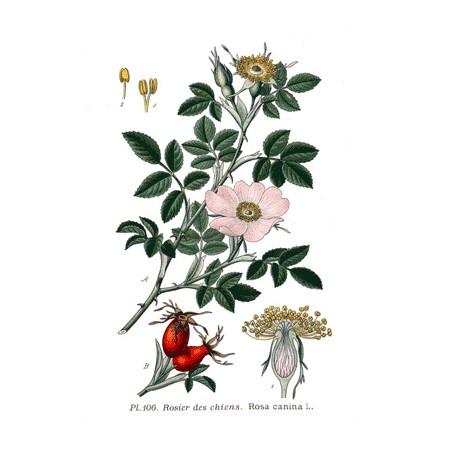 Cynorrhodon - Rosa canina - baie concassée (fatigue, immunité, digestion, articulations)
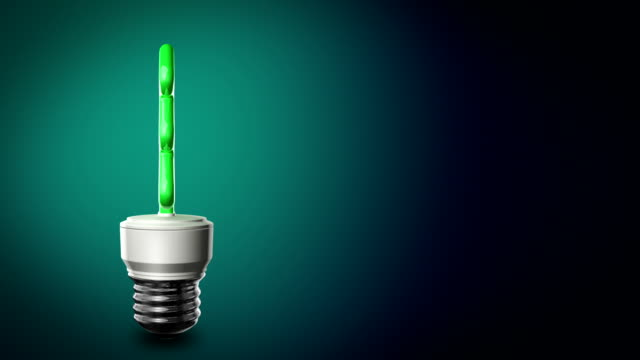 loopable cfl bulb in the shape of a christmas tree - compact fluorescent light bulb stock videos & royalty-free footage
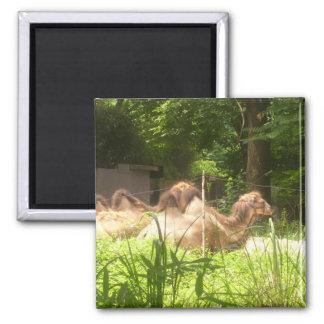100_1373 - Camelo - ímã Ima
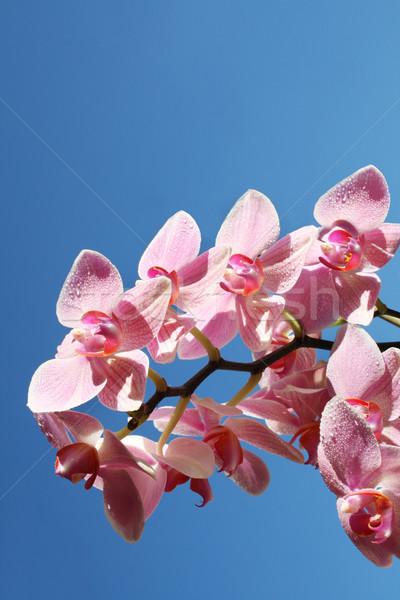 Orchideen Himmel Orchidee Wasser Blume Stock foto © photochecker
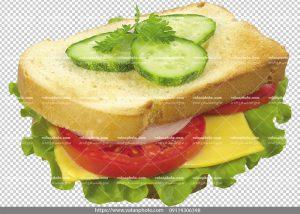 عکس بدون بکگراند ساندویچ کالباس و پنیر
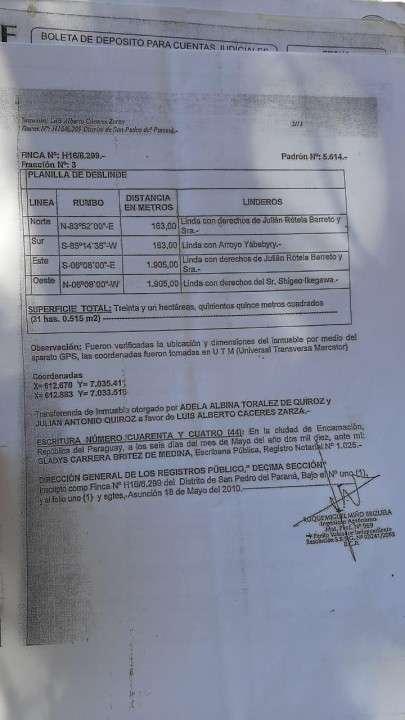 Terreno 30 hectáreas en Alto Verá Itapúa - 7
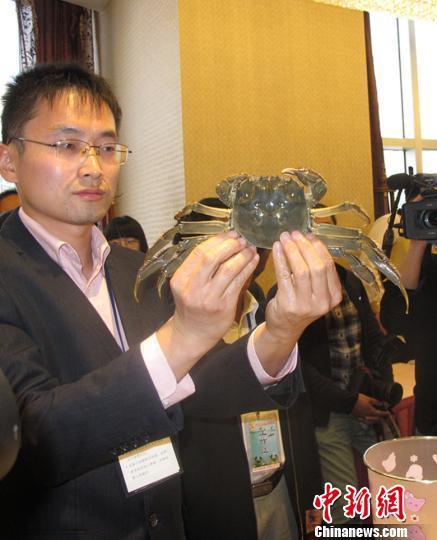 河蟹的内部结构解剖图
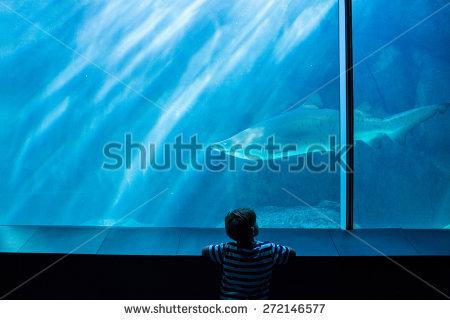 Child Aquarium Stock Images, Royalty.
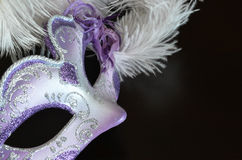 Venetian mask with feathers Royalty Free Stock Photo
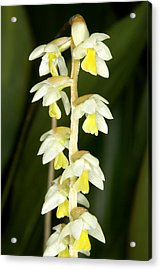 Exotic Orchids Of C Ribet Acrylic Print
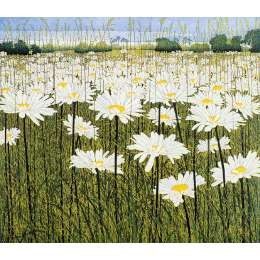 Phil Greenwood -  'Daisy'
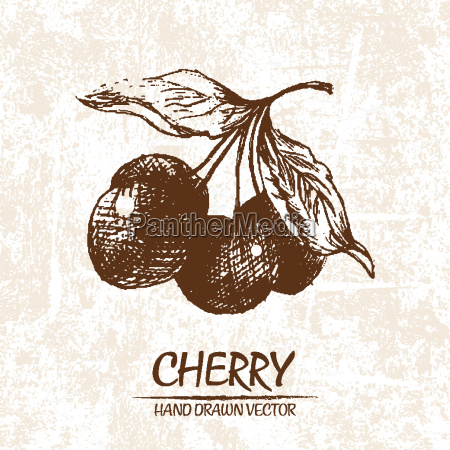 digital vector detailed cherry hand drawn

---

Retype every entry word for word, but do not carry over the pictures.

 Cynorrhodon - Rosa canina - baie concassée (fatigue, immunité, digestion, articulations)
 loopable cfl bulb in the shape of a christmas tree - compact fluorescent light bulb stock videos & royalty-free footage
100_1373 - Camelo - ímã Ima
 Orchideen Himmel Orchidee Wasser Blume Stock foto © photochecker
 عکس بدون بکگراند ساندویچ کالباس و پنیر
 Terreno 30 hectáreas en Alto Verá Itapúa - 7
 河蟹的内部结构解剖图
 Child Aquarium Stock Images, Royalty.
 Venetian mask with feathers Royalty Free Stock Photo
 Exotic Orchids Of C Ribet Acrylic Print
 Phil Greenwood -  'Daisy'
 digital vector detailed cherry hand drawn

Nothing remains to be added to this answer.